The git hook, and surviving the real world. Installing the hook writes an LF-ended POSIX shim (LF specifically because Git for Windows runs hooks through its bundled bash). The subtle problems were all about where node lives. The shim prefers node on PATH at runtime so it survives version upgrades, but falls back to a baked absolute path for GUI git clients that launch hooks with a minimal PATH. That fallback deliberately prefers a stable package-manager symlink (/opt/homebrew/bin/node) over process.execPath, because on Homebrew the latter resolves to a versioned Cellar path that breaks on the very next brew upgrade. The hook also carries a marker comment so uninstall only ever removes a hook the tool actually wrote, never a hand-written one.
Interactive prompts from inside a hook. There's a genuinely tricky cross-platform detail here: during a commit-msg hook, stdin belongs to git, not the user, so you can't just read from it. The tool opens the controlling terminal directly — /dev/tty on POSIX, CONIN$/CONOUT$ on Windows — and reads a line byte-by-byte. If no controlling terminal can be opened (CI, scripts, GUI clients), the prompt returns null and the caller falls through to "let the commit proceed." That single behavior is what makes the "soft nudge, never blocks automation" promise actually true. All three platforms were verified on real hardware.

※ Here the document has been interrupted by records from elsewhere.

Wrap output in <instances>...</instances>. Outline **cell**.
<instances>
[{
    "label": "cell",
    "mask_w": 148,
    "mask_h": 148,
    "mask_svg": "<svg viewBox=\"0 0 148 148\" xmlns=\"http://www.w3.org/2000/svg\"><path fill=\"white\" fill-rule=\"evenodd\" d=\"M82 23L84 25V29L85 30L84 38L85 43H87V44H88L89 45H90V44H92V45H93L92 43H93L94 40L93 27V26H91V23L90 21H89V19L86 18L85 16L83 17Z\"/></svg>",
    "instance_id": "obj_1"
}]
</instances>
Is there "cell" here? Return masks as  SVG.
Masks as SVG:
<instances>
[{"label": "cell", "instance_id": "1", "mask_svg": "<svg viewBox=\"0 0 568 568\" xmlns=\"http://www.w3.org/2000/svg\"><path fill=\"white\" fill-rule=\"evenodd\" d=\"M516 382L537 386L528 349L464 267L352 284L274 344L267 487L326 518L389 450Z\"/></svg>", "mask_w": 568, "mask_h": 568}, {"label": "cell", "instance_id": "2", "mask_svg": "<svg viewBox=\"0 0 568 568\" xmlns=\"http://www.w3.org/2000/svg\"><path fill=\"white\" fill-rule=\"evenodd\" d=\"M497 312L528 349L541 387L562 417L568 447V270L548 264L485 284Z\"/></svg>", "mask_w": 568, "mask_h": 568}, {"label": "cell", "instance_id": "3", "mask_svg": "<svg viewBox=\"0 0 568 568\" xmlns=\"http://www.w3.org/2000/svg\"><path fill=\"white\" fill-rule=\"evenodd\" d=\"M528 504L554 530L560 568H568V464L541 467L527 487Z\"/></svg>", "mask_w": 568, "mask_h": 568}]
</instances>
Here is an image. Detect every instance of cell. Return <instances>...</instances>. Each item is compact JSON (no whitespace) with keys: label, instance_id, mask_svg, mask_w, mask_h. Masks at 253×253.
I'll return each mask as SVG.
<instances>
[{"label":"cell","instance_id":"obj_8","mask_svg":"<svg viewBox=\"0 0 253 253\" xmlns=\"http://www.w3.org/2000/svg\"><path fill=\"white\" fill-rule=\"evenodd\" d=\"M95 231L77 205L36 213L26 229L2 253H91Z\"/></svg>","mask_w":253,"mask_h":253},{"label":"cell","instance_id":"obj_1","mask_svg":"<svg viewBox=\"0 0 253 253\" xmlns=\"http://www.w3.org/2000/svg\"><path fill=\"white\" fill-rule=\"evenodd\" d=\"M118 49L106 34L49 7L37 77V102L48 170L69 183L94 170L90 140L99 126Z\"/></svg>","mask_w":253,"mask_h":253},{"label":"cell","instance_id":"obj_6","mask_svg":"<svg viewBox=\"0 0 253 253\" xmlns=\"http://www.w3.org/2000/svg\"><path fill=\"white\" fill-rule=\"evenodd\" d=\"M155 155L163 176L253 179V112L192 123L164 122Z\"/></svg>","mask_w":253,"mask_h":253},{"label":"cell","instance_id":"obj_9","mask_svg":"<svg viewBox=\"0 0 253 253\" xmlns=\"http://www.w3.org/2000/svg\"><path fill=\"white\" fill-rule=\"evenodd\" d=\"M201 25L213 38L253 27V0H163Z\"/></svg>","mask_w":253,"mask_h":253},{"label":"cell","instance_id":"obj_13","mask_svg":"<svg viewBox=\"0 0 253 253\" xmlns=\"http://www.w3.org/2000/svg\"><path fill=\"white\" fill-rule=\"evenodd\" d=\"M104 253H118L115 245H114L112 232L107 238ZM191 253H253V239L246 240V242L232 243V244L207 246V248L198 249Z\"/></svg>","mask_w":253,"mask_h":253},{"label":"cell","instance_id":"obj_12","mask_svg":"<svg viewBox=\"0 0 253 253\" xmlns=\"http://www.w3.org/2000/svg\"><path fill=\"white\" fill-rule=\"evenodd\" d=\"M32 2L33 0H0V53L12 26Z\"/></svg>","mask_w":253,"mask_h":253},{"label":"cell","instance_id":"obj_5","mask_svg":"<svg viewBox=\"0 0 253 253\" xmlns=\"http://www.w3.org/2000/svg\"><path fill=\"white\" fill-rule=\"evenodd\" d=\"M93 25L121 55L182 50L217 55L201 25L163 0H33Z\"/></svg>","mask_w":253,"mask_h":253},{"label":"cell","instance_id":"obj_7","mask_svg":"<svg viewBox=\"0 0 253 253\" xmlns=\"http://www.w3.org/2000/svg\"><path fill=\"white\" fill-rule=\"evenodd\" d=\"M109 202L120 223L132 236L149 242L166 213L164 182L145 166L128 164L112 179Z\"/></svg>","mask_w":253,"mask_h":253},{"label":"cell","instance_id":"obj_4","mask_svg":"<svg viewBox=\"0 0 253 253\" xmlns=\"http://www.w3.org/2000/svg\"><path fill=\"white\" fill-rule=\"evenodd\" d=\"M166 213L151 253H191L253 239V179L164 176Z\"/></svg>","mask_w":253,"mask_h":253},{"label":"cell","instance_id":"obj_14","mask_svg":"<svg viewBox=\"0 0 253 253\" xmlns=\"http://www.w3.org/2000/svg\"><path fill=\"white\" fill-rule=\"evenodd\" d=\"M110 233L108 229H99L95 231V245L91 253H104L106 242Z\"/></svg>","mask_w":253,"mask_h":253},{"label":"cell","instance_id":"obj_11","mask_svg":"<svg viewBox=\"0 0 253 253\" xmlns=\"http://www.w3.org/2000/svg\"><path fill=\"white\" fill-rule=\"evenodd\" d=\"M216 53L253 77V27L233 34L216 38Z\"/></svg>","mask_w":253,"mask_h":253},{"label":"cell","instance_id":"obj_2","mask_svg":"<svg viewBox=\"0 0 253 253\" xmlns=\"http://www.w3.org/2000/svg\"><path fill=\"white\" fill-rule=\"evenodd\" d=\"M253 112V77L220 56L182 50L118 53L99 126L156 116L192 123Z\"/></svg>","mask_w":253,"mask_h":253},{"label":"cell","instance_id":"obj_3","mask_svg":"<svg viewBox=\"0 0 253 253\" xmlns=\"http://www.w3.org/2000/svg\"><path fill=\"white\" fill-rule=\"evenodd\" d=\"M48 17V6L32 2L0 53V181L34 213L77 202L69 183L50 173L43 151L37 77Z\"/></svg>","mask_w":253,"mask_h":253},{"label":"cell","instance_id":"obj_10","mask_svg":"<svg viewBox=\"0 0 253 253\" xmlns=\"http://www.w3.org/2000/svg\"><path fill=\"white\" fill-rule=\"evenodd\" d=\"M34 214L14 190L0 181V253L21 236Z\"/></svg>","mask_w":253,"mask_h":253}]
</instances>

Models fabricate, and that's fatal for a commit tool. Early testing with gemma3:4b showed it inventing changes and calling renames "updates." I solved it two ways: heavily constraining the prompt (describe only what the diff shows; use exact change types; no invented rationale) and moving the default to qwen2.5-coder:7b, which stopped fabricating in testing. Lesson: for a trust-critical tool, the honest-but-slightly-less-fluent default beats the impressive-but-unreliable one. Next: parse repeated regenerations to detect when a model is consistently under-describing and surface that.

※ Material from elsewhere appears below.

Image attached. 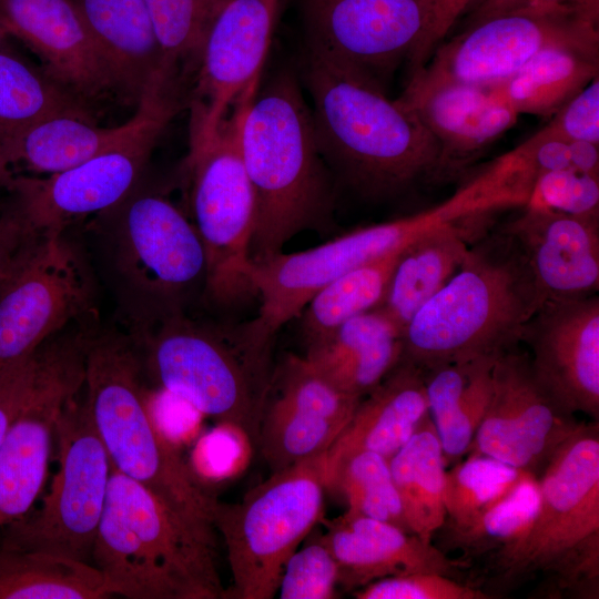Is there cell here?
<instances>
[{"mask_svg":"<svg viewBox=\"0 0 599 599\" xmlns=\"http://www.w3.org/2000/svg\"><path fill=\"white\" fill-rule=\"evenodd\" d=\"M303 80L322 158L363 196L441 182L438 142L374 78L306 47Z\"/></svg>","mask_w":599,"mask_h":599,"instance_id":"cell-1","label":"cell"},{"mask_svg":"<svg viewBox=\"0 0 599 599\" xmlns=\"http://www.w3.org/2000/svg\"><path fill=\"white\" fill-rule=\"evenodd\" d=\"M542 303L517 241L499 227L476 237L451 278L402 332V361L423 372L453 363L496 358L518 346Z\"/></svg>","mask_w":599,"mask_h":599,"instance_id":"cell-2","label":"cell"},{"mask_svg":"<svg viewBox=\"0 0 599 599\" xmlns=\"http://www.w3.org/2000/svg\"><path fill=\"white\" fill-rule=\"evenodd\" d=\"M214 532L112 467L91 565L109 597L227 598L216 567Z\"/></svg>","mask_w":599,"mask_h":599,"instance_id":"cell-3","label":"cell"},{"mask_svg":"<svg viewBox=\"0 0 599 599\" xmlns=\"http://www.w3.org/2000/svg\"><path fill=\"white\" fill-rule=\"evenodd\" d=\"M241 146L255 195L250 247L255 263L314 227L331 202L311 108L293 72H278L256 92L244 115Z\"/></svg>","mask_w":599,"mask_h":599,"instance_id":"cell-4","label":"cell"},{"mask_svg":"<svg viewBox=\"0 0 599 599\" xmlns=\"http://www.w3.org/2000/svg\"><path fill=\"white\" fill-rule=\"evenodd\" d=\"M143 359L132 335L91 331L85 344L83 397L114 469L206 528L211 496L156 425L143 387Z\"/></svg>","mask_w":599,"mask_h":599,"instance_id":"cell-5","label":"cell"},{"mask_svg":"<svg viewBox=\"0 0 599 599\" xmlns=\"http://www.w3.org/2000/svg\"><path fill=\"white\" fill-rule=\"evenodd\" d=\"M144 372L170 395L227 426L256 447L273 383L272 348L243 326L233 331L170 313L133 329Z\"/></svg>","mask_w":599,"mask_h":599,"instance_id":"cell-6","label":"cell"},{"mask_svg":"<svg viewBox=\"0 0 599 599\" xmlns=\"http://www.w3.org/2000/svg\"><path fill=\"white\" fill-rule=\"evenodd\" d=\"M539 504L525 532L495 555L504 581L542 573L551 595L598 597L599 427L580 426L538 477Z\"/></svg>","mask_w":599,"mask_h":599,"instance_id":"cell-7","label":"cell"},{"mask_svg":"<svg viewBox=\"0 0 599 599\" xmlns=\"http://www.w3.org/2000/svg\"><path fill=\"white\" fill-rule=\"evenodd\" d=\"M325 454L272 473L235 504L216 499L212 520L226 548L230 597H275L287 559L322 515Z\"/></svg>","mask_w":599,"mask_h":599,"instance_id":"cell-8","label":"cell"},{"mask_svg":"<svg viewBox=\"0 0 599 599\" xmlns=\"http://www.w3.org/2000/svg\"><path fill=\"white\" fill-rule=\"evenodd\" d=\"M257 92L248 90L232 106L213 140L187 155L192 223L202 241L206 273L203 291L217 304L255 294L250 247L255 226V195L241 146L246 109Z\"/></svg>","mask_w":599,"mask_h":599,"instance_id":"cell-9","label":"cell"},{"mask_svg":"<svg viewBox=\"0 0 599 599\" xmlns=\"http://www.w3.org/2000/svg\"><path fill=\"white\" fill-rule=\"evenodd\" d=\"M470 190L461 187L432 210L361 227L315 247L280 252L253 263L251 283L261 298L257 316L244 325L247 336L272 347L278 329L300 316L314 294L341 275L404 248L428 229L467 216L476 209Z\"/></svg>","mask_w":599,"mask_h":599,"instance_id":"cell-10","label":"cell"},{"mask_svg":"<svg viewBox=\"0 0 599 599\" xmlns=\"http://www.w3.org/2000/svg\"><path fill=\"white\" fill-rule=\"evenodd\" d=\"M111 216L113 268L131 304L134 328L182 311L185 297L205 282L200 235L164 196L138 193L104 214Z\"/></svg>","mask_w":599,"mask_h":599,"instance_id":"cell-11","label":"cell"},{"mask_svg":"<svg viewBox=\"0 0 599 599\" xmlns=\"http://www.w3.org/2000/svg\"><path fill=\"white\" fill-rule=\"evenodd\" d=\"M475 0H296L306 47L345 62L382 85L404 60L410 71ZM410 72V73H412Z\"/></svg>","mask_w":599,"mask_h":599,"instance_id":"cell-12","label":"cell"},{"mask_svg":"<svg viewBox=\"0 0 599 599\" xmlns=\"http://www.w3.org/2000/svg\"><path fill=\"white\" fill-rule=\"evenodd\" d=\"M59 469L39 509L3 528L1 547L44 551L91 564L112 465L82 390L55 428Z\"/></svg>","mask_w":599,"mask_h":599,"instance_id":"cell-13","label":"cell"},{"mask_svg":"<svg viewBox=\"0 0 599 599\" xmlns=\"http://www.w3.org/2000/svg\"><path fill=\"white\" fill-rule=\"evenodd\" d=\"M598 0L498 13L441 44L409 80L496 85L556 44L598 48Z\"/></svg>","mask_w":599,"mask_h":599,"instance_id":"cell-14","label":"cell"},{"mask_svg":"<svg viewBox=\"0 0 599 599\" xmlns=\"http://www.w3.org/2000/svg\"><path fill=\"white\" fill-rule=\"evenodd\" d=\"M167 95L146 123L118 146L48 175L3 176L13 195L10 207L34 235L64 234L91 215L102 216L135 190L156 140L181 101Z\"/></svg>","mask_w":599,"mask_h":599,"instance_id":"cell-15","label":"cell"},{"mask_svg":"<svg viewBox=\"0 0 599 599\" xmlns=\"http://www.w3.org/2000/svg\"><path fill=\"white\" fill-rule=\"evenodd\" d=\"M88 336L75 324L38 349L32 390L0 446V531L30 512L45 483L59 417L83 388Z\"/></svg>","mask_w":599,"mask_h":599,"instance_id":"cell-16","label":"cell"},{"mask_svg":"<svg viewBox=\"0 0 599 599\" xmlns=\"http://www.w3.org/2000/svg\"><path fill=\"white\" fill-rule=\"evenodd\" d=\"M92 286L64 234L34 235L0 290V367L91 315Z\"/></svg>","mask_w":599,"mask_h":599,"instance_id":"cell-17","label":"cell"},{"mask_svg":"<svg viewBox=\"0 0 599 599\" xmlns=\"http://www.w3.org/2000/svg\"><path fill=\"white\" fill-rule=\"evenodd\" d=\"M280 0H223L205 33L189 94L190 151L216 134L234 103L258 87Z\"/></svg>","mask_w":599,"mask_h":599,"instance_id":"cell-18","label":"cell"},{"mask_svg":"<svg viewBox=\"0 0 599 599\" xmlns=\"http://www.w3.org/2000/svg\"><path fill=\"white\" fill-rule=\"evenodd\" d=\"M580 424L547 395L518 345L494 361L490 399L469 451L537 476Z\"/></svg>","mask_w":599,"mask_h":599,"instance_id":"cell-19","label":"cell"},{"mask_svg":"<svg viewBox=\"0 0 599 599\" xmlns=\"http://www.w3.org/2000/svg\"><path fill=\"white\" fill-rule=\"evenodd\" d=\"M532 373L562 412L599 417V297L545 300L524 326Z\"/></svg>","mask_w":599,"mask_h":599,"instance_id":"cell-20","label":"cell"},{"mask_svg":"<svg viewBox=\"0 0 599 599\" xmlns=\"http://www.w3.org/2000/svg\"><path fill=\"white\" fill-rule=\"evenodd\" d=\"M397 101L410 110L440 148L441 181L455 177L517 121L501 85L408 80Z\"/></svg>","mask_w":599,"mask_h":599,"instance_id":"cell-21","label":"cell"},{"mask_svg":"<svg viewBox=\"0 0 599 599\" xmlns=\"http://www.w3.org/2000/svg\"><path fill=\"white\" fill-rule=\"evenodd\" d=\"M0 26L82 100L119 89L72 0H0Z\"/></svg>","mask_w":599,"mask_h":599,"instance_id":"cell-22","label":"cell"},{"mask_svg":"<svg viewBox=\"0 0 599 599\" xmlns=\"http://www.w3.org/2000/svg\"><path fill=\"white\" fill-rule=\"evenodd\" d=\"M499 229L526 254L545 300H573L599 290V215H575L526 203Z\"/></svg>","mask_w":599,"mask_h":599,"instance_id":"cell-23","label":"cell"},{"mask_svg":"<svg viewBox=\"0 0 599 599\" xmlns=\"http://www.w3.org/2000/svg\"><path fill=\"white\" fill-rule=\"evenodd\" d=\"M338 566V582L362 588L378 579L416 572L451 578L468 565L448 558L433 542L396 525L367 517L346 516L329 522L321 537Z\"/></svg>","mask_w":599,"mask_h":599,"instance_id":"cell-24","label":"cell"},{"mask_svg":"<svg viewBox=\"0 0 599 599\" xmlns=\"http://www.w3.org/2000/svg\"><path fill=\"white\" fill-rule=\"evenodd\" d=\"M174 90L156 79L139 99L135 114L114 128L91 120L59 115L0 139V177L8 165H20L33 175H48L75 166L123 143L140 130L159 104Z\"/></svg>","mask_w":599,"mask_h":599,"instance_id":"cell-25","label":"cell"},{"mask_svg":"<svg viewBox=\"0 0 599 599\" xmlns=\"http://www.w3.org/2000/svg\"><path fill=\"white\" fill-rule=\"evenodd\" d=\"M429 415L424 372L400 361L358 403L325 454V477L344 456L369 450L389 459Z\"/></svg>","mask_w":599,"mask_h":599,"instance_id":"cell-26","label":"cell"},{"mask_svg":"<svg viewBox=\"0 0 599 599\" xmlns=\"http://www.w3.org/2000/svg\"><path fill=\"white\" fill-rule=\"evenodd\" d=\"M493 212H481L439 223L399 254L387 288L375 307L400 333L418 312L457 272L469 247L470 235H480V224Z\"/></svg>","mask_w":599,"mask_h":599,"instance_id":"cell-27","label":"cell"},{"mask_svg":"<svg viewBox=\"0 0 599 599\" xmlns=\"http://www.w3.org/2000/svg\"><path fill=\"white\" fill-rule=\"evenodd\" d=\"M400 331L374 308L349 318L303 356L342 392L363 398L400 362Z\"/></svg>","mask_w":599,"mask_h":599,"instance_id":"cell-28","label":"cell"},{"mask_svg":"<svg viewBox=\"0 0 599 599\" xmlns=\"http://www.w3.org/2000/svg\"><path fill=\"white\" fill-rule=\"evenodd\" d=\"M118 88L139 101L161 71V54L145 0H72Z\"/></svg>","mask_w":599,"mask_h":599,"instance_id":"cell-29","label":"cell"},{"mask_svg":"<svg viewBox=\"0 0 599 599\" xmlns=\"http://www.w3.org/2000/svg\"><path fill=\"white\" fill-rule=\"evenodd\" d=\"M495 359L445 364L424 372L429 416L445 459L469 453L490 399Z\"/></svg>","mask_w":599,"mask_h":599,"instance_id":"cell-30","label":"cell"},{"mask_svg":"<svg viewBox=\"0 0 599 599\" xmlns=\"http://www.w3.org/2000/svg\"><path fill=\"white\" fill-rule=\"evenodd\" d=\"M445 460L429 415L389 458L407 528L425 542H433L434 535L446 520Z\"/></svg>","mask_w":599,"mask_h":599,"instance_id":"cell-31","label":"cell"},{"mask_svg":"<svg viewBox=\"0 0 599 599\" xmlns=\"http://www.w3.org/2000/svg\"><path fill=\"white\" fill-rule=\"evenodd\" d=\"M596 77L598 48L556 44L539 51L500 85L518 114L551 118Z\"/></svg>","mask_w":599,"mask_h":599,"instance_id":"cell-32","label":"cell"},{"mask_svg":"<svg viewBox=\"0 0 599 599\" xmlns=\"http://www.w3.org/2000/svg\"><path fill=\"white\" fill-rule=\"evenodd\" d=\"M109 595L91 564L0 546V599H101Z\"/></svg>","mask_w":599,"mask_h":599,"instance_id":"cell-33","label":"cell"},{"mask_svg":"<svg viewBox=\"0 0 599 599\" xmlns=\"http://www.w3.org/2000/svg\"><path fill=\"white\" fill-rule=\"evenodd\" d=\"M83 102L45 71L0 49V139L53 116L91 120Z\"/></svg>","mask_w":599,"mask_h":599,"instance_id":"cell-34","label":"cell"},{"mask_svg":"<svg viewBox=\"0 0 599 599\" xmlns=\"http://www.w3.org/2000/svg\"><path fill=\"white\" fill-rule=\"evenodd\" d=\"M404 248L361 265L318 290L300 314L307 345L324 338L349 318L374 309Z\"/></svg>","mask_w":599,"mask_h":599,"instance_id":"cell-35","label":"cell"},{"mask_svg":"<svg viewBox=\"0 0 599 599\" xmlns=\"http://www.w3.org/2000/svg\"><path fill=\"white\" fill-rule=\"evenodd\" d=\"M346 425L268 397L256 447L276 473L327 453Z\"/></svg>","mask_w":599,"mask_h":599,"instance_id":"cell-36","label":"cell"},{"mask_svg":"<svg viewBox=\"0 0 599 599\" xmlns=\"http://www.w3.org/2000/svg\"><path fill=\"white\" fill-rule=\"evenodd\" d=\"M539 504L538 477L522 471L514 487L470 522L446 527L448 542L466 556H494L529 527Z\"/></svg>","mask_w":599,"mask_h":599,"instance_id":"cell-37","label":"cell"},{"mask_svg":"<svg viewBox=\"0 0 599 599\" xmlns=\"http://www.w3.org/2000/svg\"><path fill=\"white\" fill-rule=\"evenodd\" d=\"M327 488H337L347 501L346 516L367 517L408 530L389 459L369 450L344 456L326 476ZM410 532V531H409Z\"/></svg>","mask_w":599,"mask_h":599,"instance_id":"cell-38","label":"cell"},{"mask_svg":"<svg viewBox=\"0 0 599 599\" xmlns=\"http://www.w3.org/2000/svg\"><path fill=\"white\" fill-rule=\"evenodd\" d=\"M223 0H145L161 54V71L179 84L194 74L207 28Z\"/></svg>","mask_w":599,"mask_h":599,"instance_id":"cell-39","label":"cell"},{"mask_svg":"<svg viewBox=\"0 0 599 599\" xmlns=\"http://www.w3.org/2000/svg\"><path fill=\"white\" fill-rule=\"evenodd\" d=\"M524 470L479 453L445 473L443 526H464L506 495Z\"/></svg>","mask_w":599,"mask_h":599,"instance_id":"cell-40","label":"cell"},{"mask_svg":"<svg viewBox=\"0 0 599 599\" xmlns=\"http://www.w3.org/2000/svg\"><path fill=\"white\" fill-rule=\"evenodd\" d=\"M508 182L530 199L537 179L552 171L578 169L599 174L598 145L548 138L537 132L500 159Z\"/></svg>","mask_w":599,"mask_h":599,"instance_id":"cell-41","label":"cell"},{"mask_svg":"<svg viewBox=\"0 0 599 599\" xmlns=\"http://www.w3.org/2000/svg\"><path fill=\"white\" fill-rule=\"evenodd\" d=\"M277 379L275 399L345 424L362 399L342 392L304 357L290 356Z\"/></svg>","mask_w":599,"mask_h":599,"instance_id":"cell-42","label":"cell"},{"mask_svg":"<svg viewBox=\"0 0 599 599\" xmlns=\"http://www.w3.org/2000/svg\"><path fill=\"white\" fill-rule=\"evenodd\" d=\"M338 578L337 562L319 538L287 559L277 592L281 599H334Z\"/></svg>","mask_w":599,"mask_h":599,"instance_id":"cell-43","label":"cell"},{"mask_svg":"<svg viewBox=\"0 0 599 599\" xmlns=\"http://www.w3.org/2000/svg\"><path fill=\"white\" fill-rule=\"evenodd\" d=\"M528 202L575 215H599V174L578 169L547 172L537 179Z\"/></svg>","mask_w":599,"mask_h":599,"instance_id":"cell-44","label":"cell"},{"mask_svg":"<svg viewBox=\"0 0 599 599\" xmlns=\"http://www.w3.org/2000/svg\"><path fill=\"white\" fill-rule=\"evenodd\" d=\"M357 599H487L469 583L433 572L393 576L373 581L354 592Z\"/></svg>","mask_w":599,"mask_h":599,"instance_id":"cell-45","label":"cell"},{"mask_svg":"<svg viewBox=\"0 0 599 599\" xmlns=\"http://www.w3.org/2000/svg\"><path fill=\"white\" fill-rule=\"evenodd\" d=\"M544 136L599 144V78L592 79L539 131Z\"/></svg>","mask_w":599,"mask_h":599,"instance_id":"cell-46","label":"cell"},{"mask_svg":"<svg viewBox=\"0 0 599 599\" xmlns=\"http://www.w3.org/2000/svg\"><path fill=\"white\" fill-rule=\"evenodd\" d=\"M38 370V349L0 367V446L32 390Z\"/></svg>","mask_w":599,"mask_h":599,"instance_id":"cell-47","label":"cell"},{"mask_svg":"<svg viewBox=\"0 0 599 599\" xmlns=\"http://www.w3.org/2000/svg\"><path fill=\"white\" fill-rule=\"evenodd\" d=\"M32 237L10 205L0 209V290Z\"/></svg>","mask_w":599,"mask_h":599,"instance_id":"cell-48","label":"cell"},{"mask_svg":"<svg viewBox=\"0 0 599 599\" xmlns=\"http://www.w3.org/2000/svg\"><path fill=\"white\" fill-rule=\"evenodd\" d=\"M581 1L585 0H475L476 4L469 24L512 10L573 4Z\"/></svg>","mask_w":599,"mask_h":599,"instance_id":"cell-49","label":"cell"},{"mask_svg":"<svg viewBox=\"0 0 599 599\" xmlns=\"http://www.w3.org/2000/svg\"><path fill=\"white\" fill-rule=\"evenodd\" d=\"M10 35L0 26V49H6Z\"/></svg>","mask_w":599,"mask_h":599,"instance_id":"cell-50","label":"cell"}]
</instances>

Big diffs don't fit, but truncating them silently is dishonest. The budgeting algorithm keeps head-and-tail slices with explicit [N lines omitted] markers and always ships a full file-change inventory, so the model (and the user) can see that something was cut rather than being quietly misled. Next: smarter per-file summarization instead of positional trimming.
Git hooks steal stdin. Getting an interactive "commit anyway?" prompt to work inside a hook meant bypassing stdin entirely and reading the controlling terminal (/dev/tty / CONIN$). Lesson: the no-terminal fallback is the actual feature — it's what guarantees the tool never blocks CI. Next: a config option to make the hook hard-blocking for teams that want a real gate.
The hook broke on brew upgrade and nvm switches. Baking process.execPath into the shim pointed at a versioned node path that upgrades deleted. Fixed by preferring node on PATH at runtime, then falling back to a stable symlink. Lesson: "resolve the absolute path once" is a trap for anything that outlives the process that wrote it. Next: detect a broken baked path and auto-suggest a re-install.
Small diffs are so high-confidence the model won't vary. On a one-line change, [r]egenerate kept returning identical phrasing. Fixed by raising the temperature, using a fresh random seed, and feeding rejected candidates back into the prompt with a "write a clearly different one" instruction. Lesson: "give me another option" needs explicit anti-repetition pressure, not just a re-roll. Next: show two candidates side by side instead of one-at-a-time.